The real problem with addressing the unfairness is, as I have covered before, that ACAS have the authority to influence good employment practice by implementing other Codes (such as redundancy, whistleblowing, discrimination) but have for many years elected not to do so instead relying on advice that are not formal Codes. Had there been a whistleblowing Code the injustice the tribunal identified could have been avoided. Perhaps it is time for the unions, through the TUC to begin to press ACAS to be more interventionist in how they shape effective management of personnel matters in the UK. The likely increase in redundancy claims may present jst the opportunity for ACAS to reflect on whether the way they have acted is really advancing their statutory functions as well as it could be. 

Grievance to the rescue

However, while the EAT upheld the finding of the first tier tribunal on the inapplicability to many whistleblowing cases it did also provide some relief to whistleblowers. The ACAS Code of Practice on Disciplinary and Grievance Procedures defines a grievance as ” ‘concern, problem or complaint’ concerning a matter for which the employers owes a duty to the employee. On that basis it found the claimant’s complaint the day before his dismissal was a grievance and that this therefore engaged the possibility of an uplift for failing to follow ACAS’ grievance guidance and the case has been remitted to consider whether that award should be made. 

Given the employer on the facts of the ET responded to the grievance not be holding a meeting with a right to be accompanied within five day but just sacked him I think it is safe to say the employer did not act in accordance with the Code. 

Lessons

Where a dismissal relates to alleged conduct of the employee (normally conduct dismissals but occasionally some other substantial reason cases as well) then the ACAS Code will apply and an uplift can be awarded. 

However, the important lesson when pleading employment tribunal cases is to ensure that where there is a complaint that the uplift is based on the a grievance failure where one is available, as they often will be in dismissal cases. 

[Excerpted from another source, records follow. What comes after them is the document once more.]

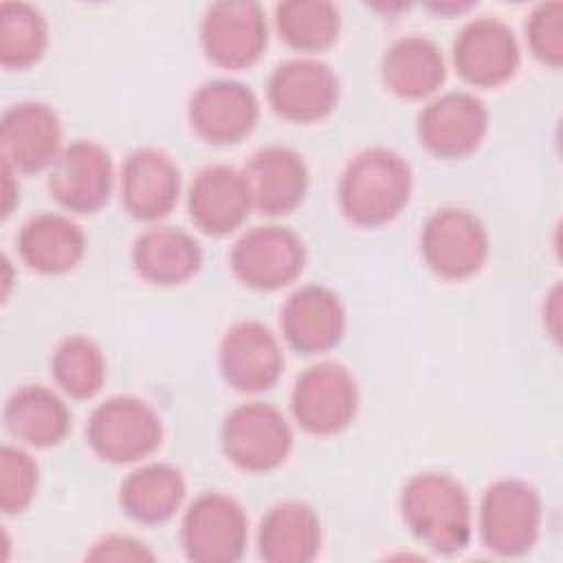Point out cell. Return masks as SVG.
<instances>
[{
	"label": "cell",
	"mask_w": 563,
	"mask_h": 563,
	"mask_svg": "<svg viewBox=\"0 0 563 563\" xmlns=\"http://www.w3.org/2000/svg\"><path fill=\"white\" fill-rule=\"evenodd\" d=\"M402 517L431 550L453 554L471 539V506L464 488L446 475L427 473L409 482Z\"/></svg>",
	"instance_id": "1"
},
{
	"label": "cell",
	"mask_w": 563,
	"mask_h": 563,
	"mask_svg": "<svg viewBox=\"0 0 563 563\" xmlns=\"http://www.w3.org/2000/svg\"><path fill=\"white\" fill-rule=\"evenodd\" d=\"M409 183V167L398 154L387 150L363 152L343 176V209L363 224L385 222L407 202Z\"/></svg>",
	"instance_id": "2"
},
{
	"label": "cell",
	"mask_w": 563,
	"mask_h": 563,
	"mask_svg": "<svg viewBox=\"0 0 563 563\" xmlns=\"http://www.w3.org/2000/svg\"><path fill=\"white\" fill-rule=\"evenodd\" d=\"M246 543V517L242 508L222 495H205L185 515L183 548L200 563H229L242 556Z\"/></svg>",
	"instance_id": "3"
},
{
	"label": "cell",
	"mask_w": 563,
	"mask_h": 563,
	"mask_svg": "<svg viewBox=\"0 0 563 563\" xmlns=\"http://www.w3.org/2000/svg\"><path fill=\"white\" fill-rule=\"evenodd\" d=\"M88 438L101 457L130 462L143 457L161 442V422L145 402L112 398L95 409Z\"/></svg>",
	"instance_id": "4"
},
{
	"label": "cell",
	"mask_w": 563,
	"mask_h": 563,
	"mask_svg": "<svg viewBox=\"0 0 563 563\" xmlns=\"http://www.w3.org/2000/svg\"><path fill=\"white\" fill-rule=\"evenodd\" d=\"M539 532V501L519 482H499L482 501V537L486 548L512 556L532 548Z\"/></svg>",
	"instance_id": "5"
},
{
	"label": "cell",
	"mask_w": 563,
	"mask_h": 563,
	"mask_svg": "<svg viewBox=\"0 0 563 563\" xmlns=\"http://www.w3.org/2000/svg\"><path fill=\"white\" fill-rule=\"evenodd\" d=\"M224 449L235 464L251 471H266L286 457L290 429L277 409L251 402L238 407L227 418Z\"/></svg>",
	"instance_id": "6"
},
{
	"label": "cell",
	"mask_w": 563,
	"mask_h": 563,
	"mask_svg": "<svg viewBox=\"0 0 563 563\" xmlns=\"http://www.w3.org/2000/svg\"><path fill=\"white\" fill-rule=\"evenodd\" d=\"M356 407L352 376L339 365L310 367L295 385L292 409L297 420L314 433H332L347 424Z\"/></svg>",
	"instance_id": "7"
},
{
	"label": "cell",
	"mask_w": 563,
	"mask_h": 563,
	"mask_svg": "<svg viewBox=\"0 0 563 563\" xmlns=\"http://www.w3.org/2000/svg\"><path fill=\"white\" fill-rule=\"evenodd\" d=\"M110 156L95 143L77 141L62 150L51 163L48 187L68 209L92 211L110 194Z\"/></svg>",
	"instance_id": "8"
},
{
	"label": "cell",
	"mask_w": 563,
	"mask_h": 563,
	"mask_svg": "<svg viewBox=\"0 0 563 563\" xmlns=\"http://www.w3.org/2000/svg\"><path fill=\"white\" fill-rule=\"evenodd\" d=\"M303 264L299 238L282 227H257L233 251V268L249 286L277 288L288 284Z\"/></svg>",
	"instance_id": "9"
},
{
	"label": "cell",
	"mask_w": 563,
	"mask_h": 563,
	"mask_svg": "<svg viewBox=\"0 0 563 563\" xmlns=\"http://www.w3.org/2000/svg\"><path fill=\"white\" fill-rule=\"evenodd\" d=\"M0 143L2 161L11 167L42 169L59 154V121L44 103H15L2 117Z\"/></svg>",
	"instance_id": "10"
},
{
	"label": "cell",
	"mask_w": 563,
	"mask_h": 563,
	"mask_svg": "<svg viewBox=\"0 0 563 563\" xmlns=\"http://www.w3.org/2000/svg\"><path fill=\"white\" fill-rule=\"evenodd\" d=\"M422 249L431 268L446 277H462L479 268L486 255V235L466 211L444 209L429 220Z\"/></svg>",
	"instance_id": "11"
},
{
	"label": "cell",
	"mask_w": 563,
	"mask_h": 563,
	"mask_svg": "<svg viewBox=\"0 0 563 563\" xmlns=\"http://www.w3.org/2000/svg\"><path fill=\"white\" fill-rule=\"evenodd\" d=\"M271 101L277 112L297 121L323 117L336 101V79L319 62H288L271 79Z\"/></svg>",
	"instance_id": "12"
},
{
	"label": "cell",
	"mask_w": 563,
	"mask_h": 563,
	"mask_svg": "<svg viewBox=\"0 0 563 563\" xmlns=\"http://www.w3.org/2000/svg\"><path fill=\"white\" fill-rule=\"evenodd\" d=\"M484 130L486 112L482 103L466 92H451L438 99L420 117V139L442 156L471 152Z\"/></svg>",
	"instance_id": "13"
},
{
	"label": "cell",
	"mask_w": 563,
	"mask_h": 563,
	"mask_svg": "<svg viewBox=\"0 0 563 563\" xmlns=\"http://www.w3.org/2000/svg\"><path fill=\"white\" fill-rule=\"evenodd\" d=\"M257 117V101L249 88L235 81H211L191 99V121L202 136L216 143H233L244 136Z\"/></svg>",
	"instance_id": "14"
},
{
	"label": "cell",
	"mask_w": 563,
	"mask_h": 563,
	"mask_svg": "<svg viewBox=\"0 0 563 563\" xmlns=\"http://www.w3.org/2000/svg\"><path fill=\"white\" fill-rule=\"evenodd\" d=\"M222 369L240 389H266L282 369V352L275 336L260 323L235 325L222 343Z\"/></svg>",
	"instance_id": "15"
},
{
	"label": "cell",
	"mask_w": 563,
	"mask_h": 563,
	"mask_svg": "<svg viewBox=\"0 0 563 563\" xmlns=\"http://www.w3.org/2000/svg\"><path fill=\"white\" fill-rule=\"evenodd\" d=\"M253 198L246 178L229 167H209L198 174L189 194L191 218L209 233L235 229L249 213Z\"/></svg>",
	"instance_id": "16"
},
{
	"label": "cell",
	"mask_w": 563,
	"mask_h": 563,
	"mask_svg": "<svg viewBox=\"0 0 563 563\" xmlns=\"http://www.w3.org/2000/svg\"><path fill=\"white\" fill-rule=\"evenodd\" d=\"M266 42V26L253 4H218L205 22L209 55L224 66L251 64Z\"/></svg>",
	"instance_id": "17"
},
{
	"label": "cell",
	"mask_w": 563,
	"mask_h": 563,
	"mask_svg": "<svg viewBox=\"0 0 563 563\" xmlns=\"http://www.w3.org/2000/svg\"><path fill=\"white\" fill-rule=\"evenodd\" d=\"M455 64L473 84L486 86L506 79L517 64L512 33L490 20L468 24L455 42Z\"/></svg>",
	"instance_id": "18"
},
{
	"label": "cell",
	"mask_w": 563,
	"mask_h": 563,
	"mask_svg": "<svg viewBox=\"0 0 563 563\" xmlns=\"http://www.w3.org/2000/svg\"><path fill=\"white\" fill-rule=\"evenodd\" d=\"M121 189L125 207L134 216L158 218L178 198V169L163 152H136L125 163Z\"/></svg>",
	"instance_id": "19"
},
{
	"label": "cell",
	"mask_w": 563,
	"mask_h": 563,
	"mask_svg": "<svg viewBox=\"0 0 563 563\" xmlns=\"http://www.w3.org/2000/svg\"><path fill=\"white\" fill-rule=\"evenodd\" d=\"M286 339L303 352H319L336 343L343 330L339 299L319 286H308L290 297L284 308Z\"/></svg>",
	"instance_id": "20"
},
{
	"label": "cell",
	"mask_w": 563,
	"mask_h": 563,
	"mask_svg": "<svg viewBox=\"0 0 563 563\" xmlns=\"http://www.w3.org/2000/svg\"><path fill=\"white\" fill-rule=\"evenodd\" d=\"M244 178L253 202L268 213L288 211L301 200L306 189V167L301 158L282 147L255 154Z\"/></svg>",
	"instance_id": "21"
},
{
	"label": "cell",
	"mask_w": 563,
	"mask_h": 563,
	"mask_svg": "<svg viewBox=\"0 0 563 563\" xmlns=\"http://www.w3.org/2000/svg\"><path fill=\"white\" fill-rule=\"evenodd\" d=\"M319 519L303 504L275 506L260 526V554L273 563H303L319 552Z\"/></svg>",
	"instance_id": "22"
},
{
	"label": "cell",
	"mask_w": 563,
	"mask_h": 563,
	"mask_svg": "<svg viewBox=\"0 0 563 563\" xmlns=\"http://www.w3.org/2000/svg\"><path fill=\"white\" fill-rule=\"evenodd\" d=\"M22 260L42 273H62L77 264L84 253V233L64 216L42 213L31 218L20 235Z\"/></svg>",
	"instance_id": "23"
},
{
	"label": "cell",
	"mask_w": 563,
	"mask_h": 563,
	"mask_svg": "<svg viewBox=\"0 0 563 563\" xmlns=\"http://www.w3.org/2000/svg\"><path fill=\"white\" fill-rule=\"evenodd\" d=\"M4 422L13 438L46 446L55 444L66 433L68 411L53 391L35 385L15 391L7 400Z\"/></svg>",
	"instance_id": "24"
},
{
	"label": "cell",
	"mask_w": 563,
	"mask_h": 563,
	"mask_svg": "<svg viewBox=\"0 0 563 563\" xmlns=\"http://www.w3.org/2000/svg\"><path fill=\"white\" fill-rule=\"evenodd\" d=\"M139 273L158 284H174L189 277L200 264V246L187 233L163 227L139 238L134 249Z\"/></svg>",
	"instance_id": "25"
},
{
	"label": "cell",
	"mask_w": 563,
	"mask_h": 563,
	"mask_svg": "<svg viewBox=\"0 0 563 563\" xmlns=\"http://www.w3.org/2000/svg\"><path fill=\"white\" fill-rule=\"evenodd\" d=\"M185 486L169 466H145L121 486V504L139 521H165L180 506Z\"/></svg>",
	"instance_id": "26"
},
{
	"label": "cell",
	"mask_w": 563,
	"mask_h": 563,
	"mask_svg": "<svg viewBox=\"0 0 563 563\" xmlns=\"http://www.w3.org/2000/svg\"><path fill=\"white\" fill-rule=\"evenodd\" d=\"M442 77V57L424 40H402L385 57V81L398 95H429L435 90Z\"/></svg>",
	"instance_id": "27"
},
{
	"label": "cell",
	"mask_w": 563,
	"mask_h": 563,
	"mask_svg": "<svg viewBox=\"0 0 563 563\" xmlns=\"http://www.w3.org/2000/svg\"><path fill=\"white\" fill-rule=\"evenodd\" d=\"M0 59L7 68H22L35 62L46 44V24L42 15L18 2H4L0 7Z\"/></svg>",
	"instance_id": "28"
},
{
	"label": "cell",
	"mask_w": 563,
	"mask_h": 563,
	"mask_svg": "<svg viewBox=\"0 0 563 563\" xmlns=\"http://www.w3.org/2000/svg\"><path fill=\"white\" fill-rule=\"evenodd\" d=\"M57 383L73 396H92L103 380V361L99 350L81 336L64 341L53 358Z\"/></svg>",
	"instance_id": "29"
},
{
	"label": "cell",
	"mask_w": 563,
	"mask_h": 563,
	"mask_svg": "<svg viewBox=\"0 0 563 563\" xmlns=\"http://www.w3.org/2000/svg\"><path fill=\"white\" fill-rule=\"evenodd\" d=\"M277 20L284 37L301 48L325 46L336 35V11L328 4H286Z\"/></svg>",
	"instance_id": "30"
},
{
	"label": "cell",
	"mask_w": 563,
	"mask_h": 563,
	"mask_svg": "<svg viewBox=\"0 0 563 563\" xmlns=\"http://www.w3.org/2000/svg\"><path fill=\"white\" fill-rule=\"evenodd\" d=\"M37 466L29 453L2 446L0 453V506L7 515L24 510L35 493Z\"/></svg>",
	"instance_id": "31"
},
{
	"label": "cell",
	"mask_w": 563,
	"mask_h": 563,
	"mask_svg": "<svg viewBox=\"0 0 563 563\" xmlns=\"http://www.w3.org/2000/svg\"><path fill=\"white\" fill-rule=\"evenodd\" d=\"M90 559H152V554L136 541L128 537H108L95 545L88 554Z\"/></svg>",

Aside from that, trade unions should also consider lobbying for a more meaningful range of workplace guidance from ACAS so that the semantical efforts of the EAT in this case are no longer necessary to provide an employee with the opportunity to secure an uplift where appropriate and provide a meaningful marker to employers that a failure to treat an employee fairly will have a penalty across all types of case rather than the narrow confines of those provided by ACAS at present.